═════ Data below

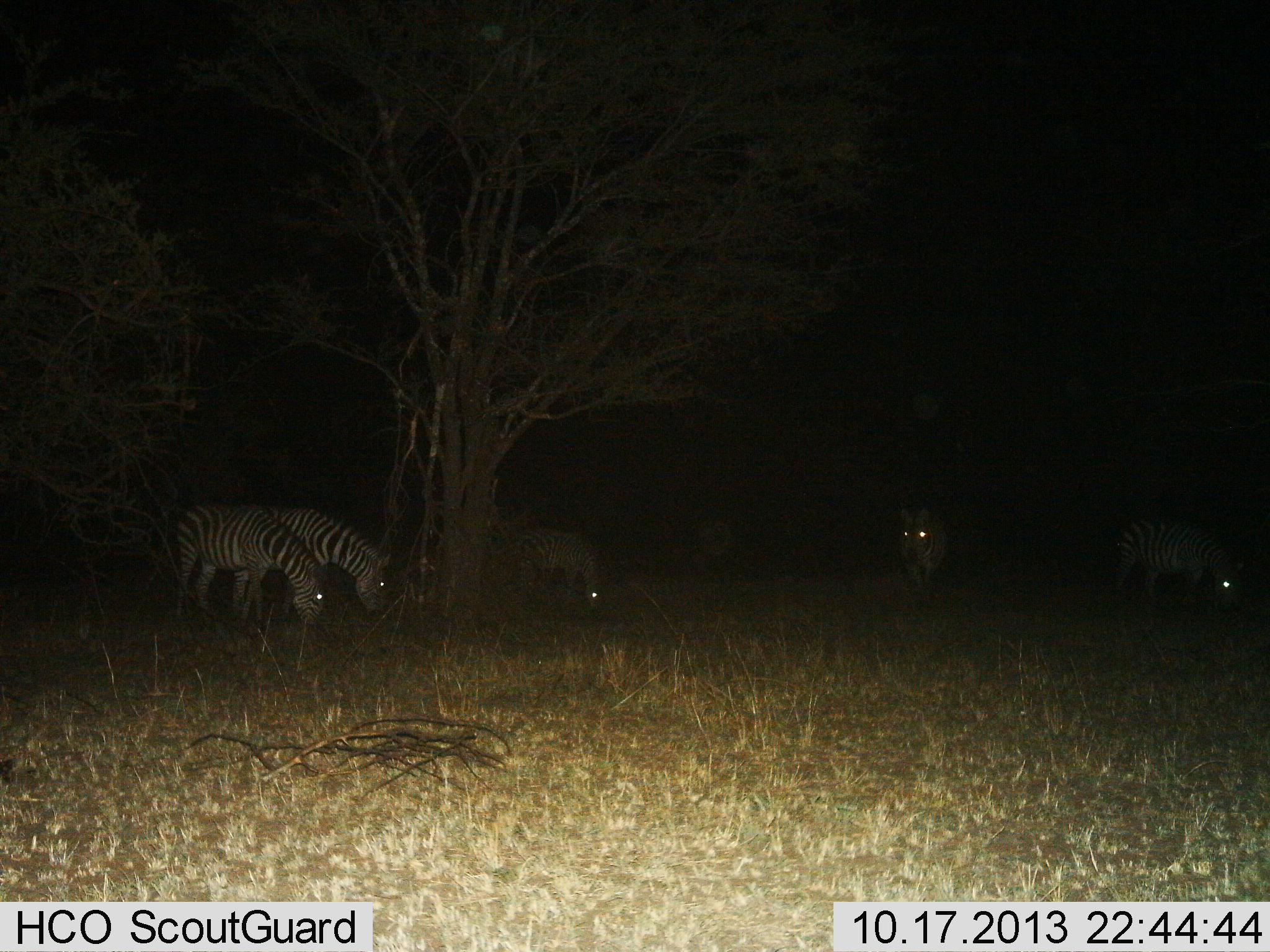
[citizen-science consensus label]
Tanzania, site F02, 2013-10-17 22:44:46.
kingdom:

══════════

> [Goal of the exercise]:
Print the whole listing above once more, word for word, without its pictures.

> [Answer to this problem]:
[citizen-science consensus label]
Tanzania, site F02, 2013-10-17 22:44:46.
kingdom:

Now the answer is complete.